Indiana Jones, Frank Spencer, Porkpie off of Desmond’s, Jamiroquai*, Ghengis Khan… the list goes on. 

So it is a little sad that just as children across the land laughed, played, and thoroughly shit-housed their way back in to school playgrounds in September 2022, one of the greatest porteurs de chapeaux this country has ever seen fit to house in a 240 bedroom/78 bathroom palace, shuffled off this mortal coil at the ripe old age of 96… led away into whatever comes after by Paddington Bear apparently. 

Curiously, this means that Paddington Bear is either dead or Death, but that’s a conversation for another time. 

Even before the news had officially broken, Huw Edwards had changed into the most sombre of his black suits, and then soon after, fast food outlets, joinery firms, and bus stations had tweeted their condolences, and both Lidl and Asda had run completely out of toilet paper.**

Solid hat work, Ma’am

Predictably, pro-monarchists cried and wailed and gnashed their teeth, while anti-monarchists cried and wailed and gnashed their teeth. A good time to be a dentist.  

Under normal circumstances, I’d be writing about the racist backlash against anyone who dared to express an opinion about colonialism and empire. I’d be writing about how it was largely Black people, Black women especially, who seemed to draw the most fire for daring to speak their truths. Or I’d be writing about the disgusting, continued, racist hate campaign directed at Meghan Markle.

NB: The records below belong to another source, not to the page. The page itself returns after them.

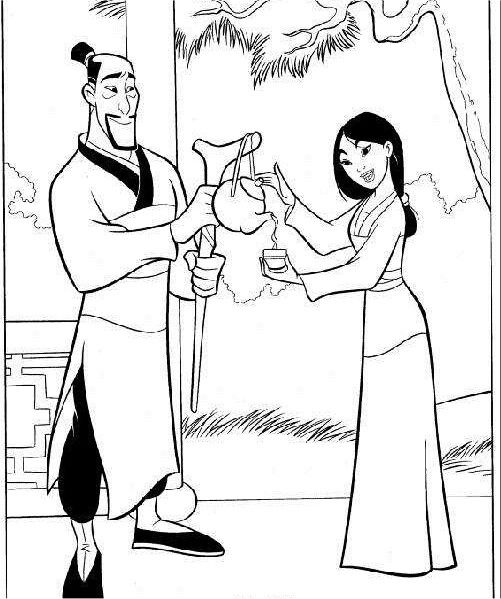 Coloriage et dessins gratuits Le père Fa verse du thé à Mulan à imprimer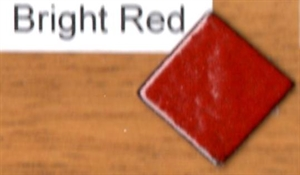 Picture of 295 Bright Red opaque enamel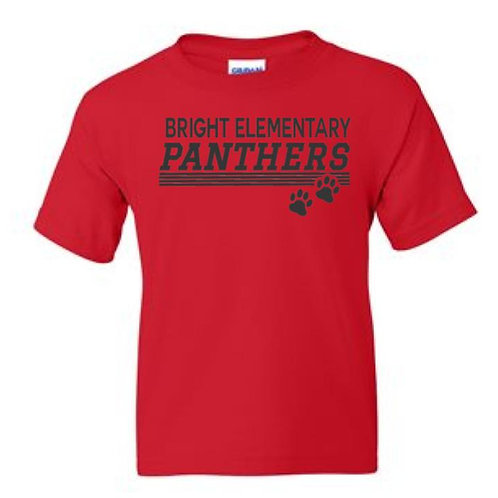 BES 50/50 T-Shirt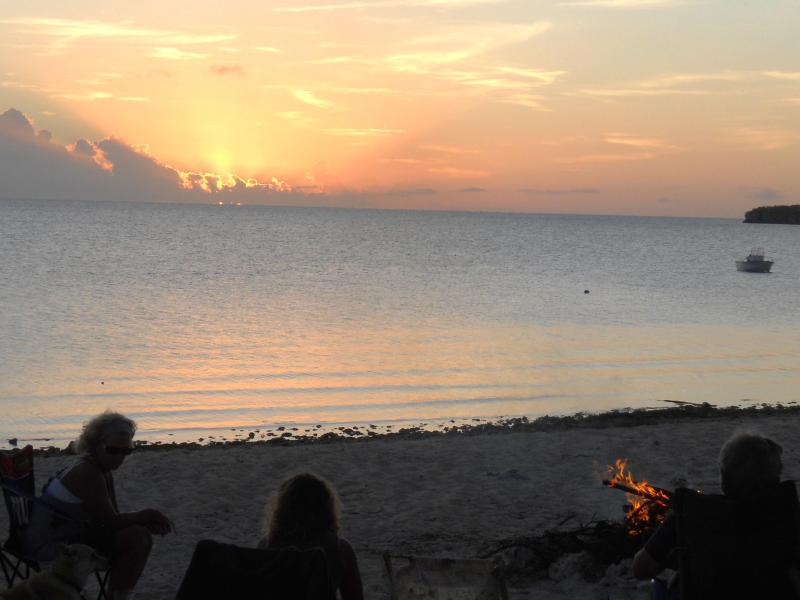 Sunset from the Beach - Palmirage-1 Bdrm Cottage or 2 Bdrm Apartment - Long Island - rentals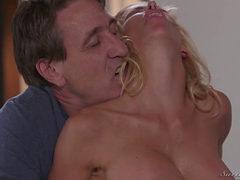Sexy Milf  Alexis Fawx Fucked Her Neighbor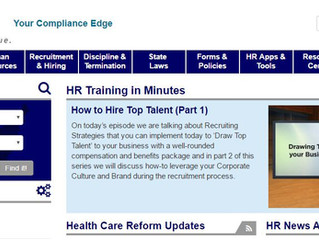Access Your New HR Library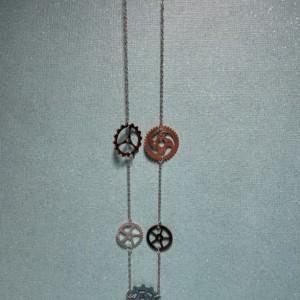 Steampunk Gear Necklace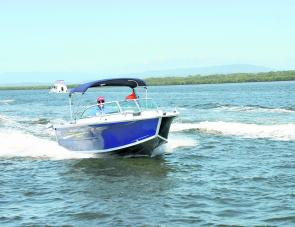 The Quintrex 530 Cruiseabout in action: a right-sized family or fishing boat with a lot going for it.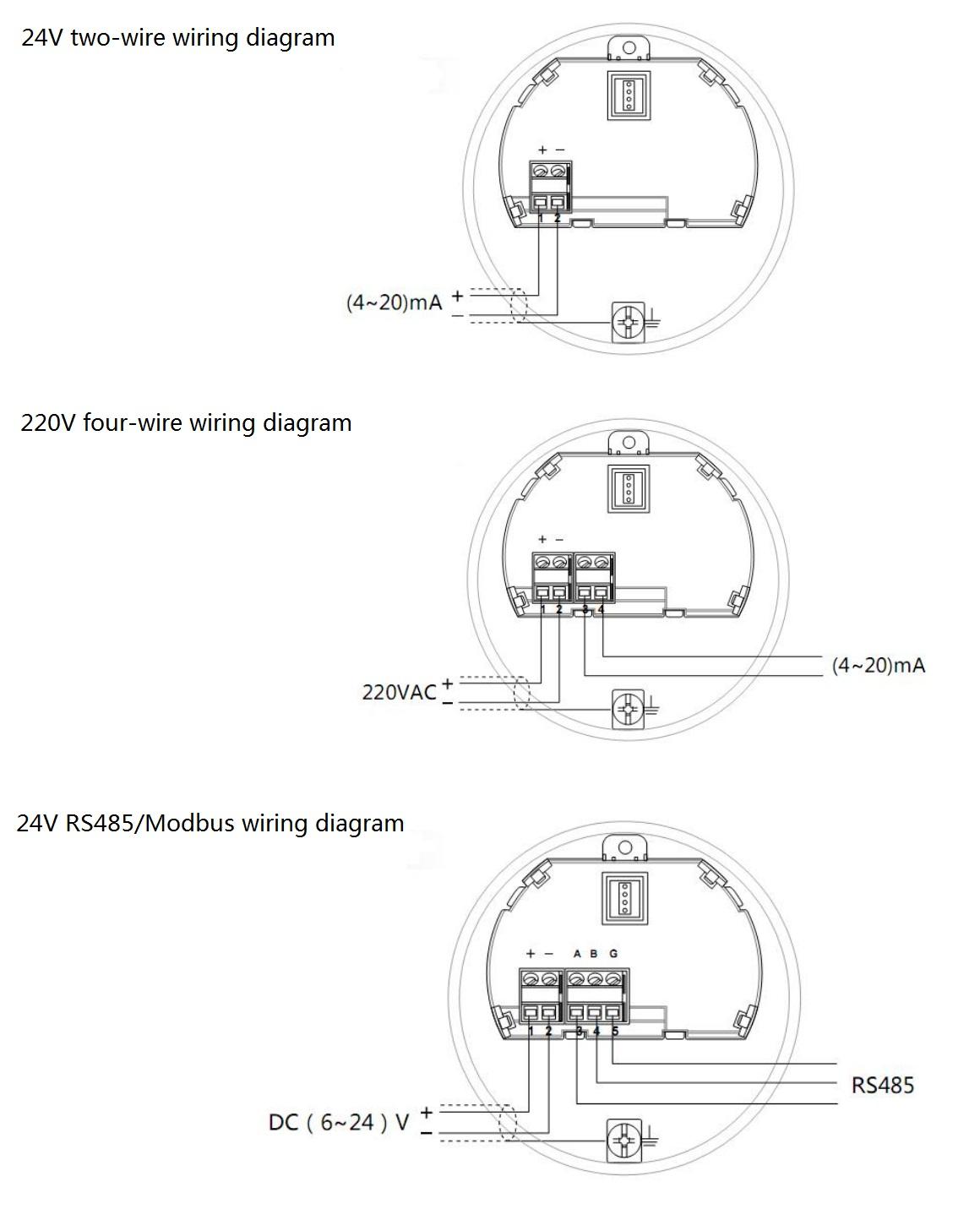 DCRD1000B La Misura di Livello Radar Fmcw per Raffinati Asfalto Sensore di Livello Del Serbatoio Grezzo Catrame Disidratazione Indicatore di Livello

But these aren’t normal circumstances, so I’m not even going to mention any of that. I won’t be saying anything at all about Trevor Sinclair or Uju Anya, I won’t certainly won’t be carrying any eggs around either, and you won’t see me walking anywhere with even lined paper, let alone a blank piece of paper. Do you think I’m mad!?

No, no, dear friends, this is about grief and silliness. 

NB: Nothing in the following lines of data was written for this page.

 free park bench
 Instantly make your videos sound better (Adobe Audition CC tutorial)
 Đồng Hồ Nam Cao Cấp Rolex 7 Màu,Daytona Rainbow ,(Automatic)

I’ll preface this by saying that grief and the grieving process are complex. There is no right or wrong way to feel following the death of a loved one, and the emotions and feelings we experience are many and varied, and can be difficult to process.

And for those wondering why people might grieve for someone they don’t even know, it’s actually perfectly normal to mourn the deaths of celebrities.  

We shouldn’t be hypocritical about it either. Some of the people who were in floods of tears at the death of Bowie or (ironically) Prince will now be deriding others for shedding tears for Her Maj and that’s a little unfair. It’s not our place to tell anyone what they should or shouldn’t feel when someone dies. 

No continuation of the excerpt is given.